**読解文**
——————————
アルゼンチン君と話していたスカイプは、お互い大好きだった頃の超ラブラブな、「愛してる」だの「恋しい」だの「君のことが頭から離れない」だの、やり取りが残っているので、もう使いたくなかった。
アルゼンチン君が何度か、
「スカイプは古くて遅いから、メイもWhatsApp を登録してほしい。」とWhatsApp のIDを教えてくれていた為、私はそっちに連絡した。
「元気?
久しぶり。
スカイプはもう使ってなくて、気づかなくてごめんね。」
と書いたら、
予想通り、
秒で、
返信が来た。
「やあメイ。
大丈夫、気にしなくていいよ。
メイから連絡が来て嬉しい。
僕は元気だよ、
ちょうど朝ごはんを食べ終わったところ。
メイは何しているの?」
「私は今、夜ご飯が終わったところ!」
「メイから連絡が来て嬉しいよ。」
「私も久しぶりに話せて嬉しい。」
これは一切、
聞かれなかった。↓
「どうして連絡をくれなかったの?」
何となくね、
これは聞かれないと思ったよ。
アルゼンチン君は、
わかってた。
私が何故、突然、消えたか。
そしてアルゼンチン君も、
私に深くつっこめない理由がある。
——————————
**データ抜粋**
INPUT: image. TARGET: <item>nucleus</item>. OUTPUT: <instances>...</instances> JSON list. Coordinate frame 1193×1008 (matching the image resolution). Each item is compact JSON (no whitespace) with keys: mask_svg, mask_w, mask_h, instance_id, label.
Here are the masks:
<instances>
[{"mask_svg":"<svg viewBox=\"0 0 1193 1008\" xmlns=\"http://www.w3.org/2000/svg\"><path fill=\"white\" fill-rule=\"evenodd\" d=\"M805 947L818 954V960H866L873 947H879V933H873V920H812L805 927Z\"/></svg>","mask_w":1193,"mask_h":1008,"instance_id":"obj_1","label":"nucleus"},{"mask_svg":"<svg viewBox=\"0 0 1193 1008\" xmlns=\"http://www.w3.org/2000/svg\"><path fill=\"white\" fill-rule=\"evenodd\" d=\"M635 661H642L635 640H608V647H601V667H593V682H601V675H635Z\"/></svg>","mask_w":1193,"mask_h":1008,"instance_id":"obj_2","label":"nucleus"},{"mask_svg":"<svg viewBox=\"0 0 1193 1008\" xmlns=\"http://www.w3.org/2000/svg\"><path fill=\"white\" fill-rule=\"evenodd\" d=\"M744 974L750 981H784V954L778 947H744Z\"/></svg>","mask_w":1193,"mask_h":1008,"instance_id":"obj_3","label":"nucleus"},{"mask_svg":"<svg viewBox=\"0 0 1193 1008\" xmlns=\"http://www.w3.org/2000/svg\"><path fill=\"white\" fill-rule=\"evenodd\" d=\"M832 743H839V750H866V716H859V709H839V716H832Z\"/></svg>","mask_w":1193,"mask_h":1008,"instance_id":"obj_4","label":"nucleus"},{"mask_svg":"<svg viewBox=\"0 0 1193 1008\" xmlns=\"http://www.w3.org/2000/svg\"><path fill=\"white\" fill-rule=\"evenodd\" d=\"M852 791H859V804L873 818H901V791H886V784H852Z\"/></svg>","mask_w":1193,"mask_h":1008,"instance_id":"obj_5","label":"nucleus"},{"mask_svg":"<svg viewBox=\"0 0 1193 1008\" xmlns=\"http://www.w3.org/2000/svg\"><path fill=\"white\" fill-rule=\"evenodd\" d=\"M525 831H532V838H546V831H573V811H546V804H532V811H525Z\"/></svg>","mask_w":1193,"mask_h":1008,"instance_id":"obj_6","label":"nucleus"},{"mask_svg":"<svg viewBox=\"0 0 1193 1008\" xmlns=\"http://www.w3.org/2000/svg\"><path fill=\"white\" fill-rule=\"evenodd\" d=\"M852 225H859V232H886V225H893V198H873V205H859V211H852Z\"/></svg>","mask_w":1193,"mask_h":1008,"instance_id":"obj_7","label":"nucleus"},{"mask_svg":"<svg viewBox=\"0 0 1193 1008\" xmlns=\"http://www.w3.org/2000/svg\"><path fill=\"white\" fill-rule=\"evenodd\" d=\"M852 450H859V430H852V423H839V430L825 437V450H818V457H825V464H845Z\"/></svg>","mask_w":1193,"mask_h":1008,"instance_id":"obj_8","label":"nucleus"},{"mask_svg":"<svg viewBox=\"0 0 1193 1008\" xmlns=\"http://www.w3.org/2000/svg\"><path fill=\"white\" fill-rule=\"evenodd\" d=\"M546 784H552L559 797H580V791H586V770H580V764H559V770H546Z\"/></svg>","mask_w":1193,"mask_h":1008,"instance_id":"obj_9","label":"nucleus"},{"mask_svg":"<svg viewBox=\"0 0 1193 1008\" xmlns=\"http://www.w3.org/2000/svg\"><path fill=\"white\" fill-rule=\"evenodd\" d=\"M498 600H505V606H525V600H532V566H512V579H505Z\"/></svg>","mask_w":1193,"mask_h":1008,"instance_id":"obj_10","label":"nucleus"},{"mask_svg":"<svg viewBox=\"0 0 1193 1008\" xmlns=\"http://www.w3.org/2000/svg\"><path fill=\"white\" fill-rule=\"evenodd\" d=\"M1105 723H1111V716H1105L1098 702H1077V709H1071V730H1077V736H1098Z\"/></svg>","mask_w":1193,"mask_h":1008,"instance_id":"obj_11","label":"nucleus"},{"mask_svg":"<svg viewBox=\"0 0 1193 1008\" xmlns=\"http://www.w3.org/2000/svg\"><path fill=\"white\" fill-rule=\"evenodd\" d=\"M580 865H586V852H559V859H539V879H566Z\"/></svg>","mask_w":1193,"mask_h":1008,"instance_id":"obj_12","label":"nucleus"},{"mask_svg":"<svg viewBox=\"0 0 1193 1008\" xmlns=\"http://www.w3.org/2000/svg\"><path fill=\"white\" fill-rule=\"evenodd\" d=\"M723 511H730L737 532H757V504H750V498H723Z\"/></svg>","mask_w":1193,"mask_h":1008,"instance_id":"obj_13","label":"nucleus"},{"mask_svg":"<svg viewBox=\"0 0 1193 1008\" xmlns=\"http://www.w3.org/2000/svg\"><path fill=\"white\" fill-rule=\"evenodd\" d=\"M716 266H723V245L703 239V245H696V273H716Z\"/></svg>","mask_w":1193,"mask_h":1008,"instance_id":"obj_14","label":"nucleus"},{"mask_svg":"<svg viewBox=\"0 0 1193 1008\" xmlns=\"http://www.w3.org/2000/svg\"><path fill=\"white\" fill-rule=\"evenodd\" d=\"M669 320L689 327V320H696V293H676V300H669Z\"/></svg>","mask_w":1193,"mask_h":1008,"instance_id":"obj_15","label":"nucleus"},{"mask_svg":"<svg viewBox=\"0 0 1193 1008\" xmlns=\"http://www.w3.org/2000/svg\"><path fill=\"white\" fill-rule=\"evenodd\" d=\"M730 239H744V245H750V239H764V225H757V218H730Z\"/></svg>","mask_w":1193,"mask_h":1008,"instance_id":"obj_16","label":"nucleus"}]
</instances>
——————————
**設問**
[1] 読解文の「アルゼンチン君と話していたス」から「大丈夫、気にしなくていいよ。」までの全文を、そのまま繰り返して書け。
[2] アルゼンチン君とのやり取りをつづった文章を、最後の文の後から引き継いで書き進めてください。

**想定解答**
[1]
アルゼンチン君と話していたスカイプは、お互い大好きだった頃の超ラブラブな、「愛してる」だの「恋しい」だの「君のことが頭から離れない」だの、やり取りが残っているので、もう使いたくなかった。
アルゼンチン君が何度か、
「スカイプは古くて遅いから、メイもWhatsApp を登録してほしい。」とWhatsApp のIDを教えてくれていた為、私はそっちに連絡した。
「元気?
久しぶり。
スカイプはもう使ってなくて、気づかなくてごめんね。」
と書いたら、
予想通り、
秒で、
返信が来た。
「やあメイ。
大丈夫、気にしなくていいよ。

[2]
「今、僕は旅行中なんだ。」
「どこにいるの?」
「〇〇という古い観光地。
ママとママの友達4人と。」
写真が送られてきた。
アルゼンチン君とお母さん、
お母さんの友達の計4人。
というか、
おばあちゃん4人に、囲まれているアルゼンチン君。
「ママとママの友達が旅行に行きたいというので、
僕が運転手&付き添いをしているんだ。」
おばあちゃん4人の女子旅(笑)の中に、
平気で入れるアルゼンチン君。
彼らしい。
おばあちゃんたちに囲まれて、
お母さんの肩を抱き、
身長190センチの体をかがめて、
お母さんと頬を寄せて笑うアルゼンチン君の写真を見て、
フッと笑ってしまった。
私が一瞬でも、本当に大好きだった人、
でも何となく、
私はもうスッキリした気分。
アルゼンチン時間の朝10時半くらいから、
ホテルの部屋に滞在するアルゼンチン君とメールのやり取りをした。
途中、アルゼンチン君が
「ママが部屋に来たよ。
メイと話したいって。」
それからボイスメッセージが届いた。
英語で、
「メイ、お元気ですか?
どこにいたの?
私はあなたと話せなくて、寂しかった。
約束してください、私と時々話してほしい。」
これね、
アルゼンチン君のお母さんは、
思っていないことを必死で言ってるね。
息子の為に。
私とアルゼンチン君のお母さんは過去に2回しか話したことない。
しかもアルゼンチン君のお母さんは、そんなに英語が得意ではない。
私に対して、アルゼンチン君のお母さんが
「話せなくて寂しかった」なんてわけないよ。
それにアルゼンチン君が以前、言ってたんだよね。
「お母さんは僕に
『結婚しないで、ずっとママのそばにいて』
って言うんだ。」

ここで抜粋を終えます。